The only drawback to this board-and-wait strategy is the uncertainty of seats. Romanians love hiking, and since this was one of the last fair-weather weekends of the year, the down-jacket-wearing, trekking-pole-wielding, Quecha-backpack-slinging army was out in full force. Thus, the first train I got on filled up so intensely that I decided to jump off and pick one that left half an hour later. On the bright side, that gave me enough time to cram a coffee and a covrig (i.e., a pretzel)—a ubiquitous specialty in these parts. The next train was also filled to near capacity, but I managed to secure a spot in the row of non-reserved seats.
Babele Cable Car

The train from Bucharest to Bușteni takes about an hour and forty minutes, and in the case of my private train, costs 50 Lei ($11 USD). Thanks to the emergence of the Southern Carpathians' initially verdant, then snowy peaks, the second half of this ride is exceptionally scenic, so try to snag a seat on the left-hand side.
Hopping off at the rustic, Soviet-esque station, my next task was to walk through the just-awakening highway town to the cable car (Telecabină Bușteni-Babele), which begins behind Hotel Silva. Climbing to over 7,500 feet-above-sea-level (2,290m), this 12(ish) minute ride is as steep physically as it has become financially. A round-trip ticket now costs 200 Lei, which converts to approximately $45 USD. Of course, there is always the option to hike up, but Bușteni has a bit of a bear reputation (in fact, most of Romania does).
A Note About Bears:

Romania's 2025 brown bear population was estimated to be around 13,000. That's more than double what authorities previously thought, and significantly more than any other country in Europe (save for Russia). As a Canadian with thousands of miles logged in the Rocky Mountains, I'm no stranger to ursines, but the high density here, combined with the habituation that occurs around tourist towns, makes for an unusually dangerous scenario.
During my previous trip to Bușteni, I saw a hefty brown bear directly on the trail beneath the gondola. And just last year, a 19-year-old hiker was mauled to death on this very trail system (making Romania's 20-year bear report: 26 killed, 274 injured). As an avid trail runner, one of the reasons I splurge on the Bușteni cable car is that it allows me to get safely above the treeline and then enjoy the network of signed and well-trodden trails atop the Bucegi Plateau.
The Old Women

From Babele Station, the first personified landmarks to appear are The Old Women. Depending on who you ask, these hunched, sometimes mushroom-like stone pillars are either the result of irregular erosion or ancient humans frozen in time by the mountain's mystic forces. As with all of the unique formations spread across this plateau, pictures are welcomed, but touching is discouraged. In fact, some of the more impressive monuments are roped off.

Recorded information:
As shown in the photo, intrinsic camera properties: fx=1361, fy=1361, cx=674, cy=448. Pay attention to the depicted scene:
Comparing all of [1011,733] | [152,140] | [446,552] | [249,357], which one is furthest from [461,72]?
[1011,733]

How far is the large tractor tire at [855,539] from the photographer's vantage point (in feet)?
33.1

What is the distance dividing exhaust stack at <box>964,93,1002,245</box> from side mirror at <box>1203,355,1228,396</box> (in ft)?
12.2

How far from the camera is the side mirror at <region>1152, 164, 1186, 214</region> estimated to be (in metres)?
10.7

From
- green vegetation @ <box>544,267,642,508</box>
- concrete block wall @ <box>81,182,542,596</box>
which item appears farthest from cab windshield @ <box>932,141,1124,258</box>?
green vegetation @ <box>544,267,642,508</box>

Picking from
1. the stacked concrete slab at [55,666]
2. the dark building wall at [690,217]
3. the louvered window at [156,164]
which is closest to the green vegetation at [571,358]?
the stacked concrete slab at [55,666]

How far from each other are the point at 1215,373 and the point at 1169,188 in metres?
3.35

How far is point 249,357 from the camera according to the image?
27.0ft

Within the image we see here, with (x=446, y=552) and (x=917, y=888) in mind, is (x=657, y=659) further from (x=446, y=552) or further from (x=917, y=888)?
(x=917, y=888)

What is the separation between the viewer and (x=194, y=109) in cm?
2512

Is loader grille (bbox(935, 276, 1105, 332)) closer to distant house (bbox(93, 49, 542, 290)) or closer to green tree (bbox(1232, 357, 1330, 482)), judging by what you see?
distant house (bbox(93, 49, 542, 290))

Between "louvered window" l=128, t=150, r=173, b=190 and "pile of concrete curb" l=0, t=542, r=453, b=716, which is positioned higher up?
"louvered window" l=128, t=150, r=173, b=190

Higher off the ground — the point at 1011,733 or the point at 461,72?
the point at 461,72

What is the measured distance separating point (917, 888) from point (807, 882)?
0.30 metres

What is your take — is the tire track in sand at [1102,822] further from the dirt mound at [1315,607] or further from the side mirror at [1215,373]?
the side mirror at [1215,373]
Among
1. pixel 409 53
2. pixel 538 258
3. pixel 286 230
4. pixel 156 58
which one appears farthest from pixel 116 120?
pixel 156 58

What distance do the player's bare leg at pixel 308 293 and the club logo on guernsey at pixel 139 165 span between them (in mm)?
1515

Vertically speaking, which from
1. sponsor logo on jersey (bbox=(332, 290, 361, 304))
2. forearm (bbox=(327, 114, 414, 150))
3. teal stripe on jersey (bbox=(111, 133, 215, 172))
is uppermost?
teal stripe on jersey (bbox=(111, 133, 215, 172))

What is being asked: Rewrite the Bușteni text from "During my previous" to "the Bucegi Plateau.", changing "gondola" to "aerial tramway". The records have no connection to the text.

Written solution:
During my previous trip to Bușteni, I saw a hefty brown bear directly on the trail beneath the aerial tramway. And just last year, a 19-year-old hiker was mauled to death on this very trail system (making Romania's 20-year bear report: 26 killed, 274 injured). As an avid trail runner, one of the reasons I splurge on the Bușteni cable car is that it allows me to get safely above the treeline and then enjoy the network of signed and well-trodden trails atop the Bucegi Plateau.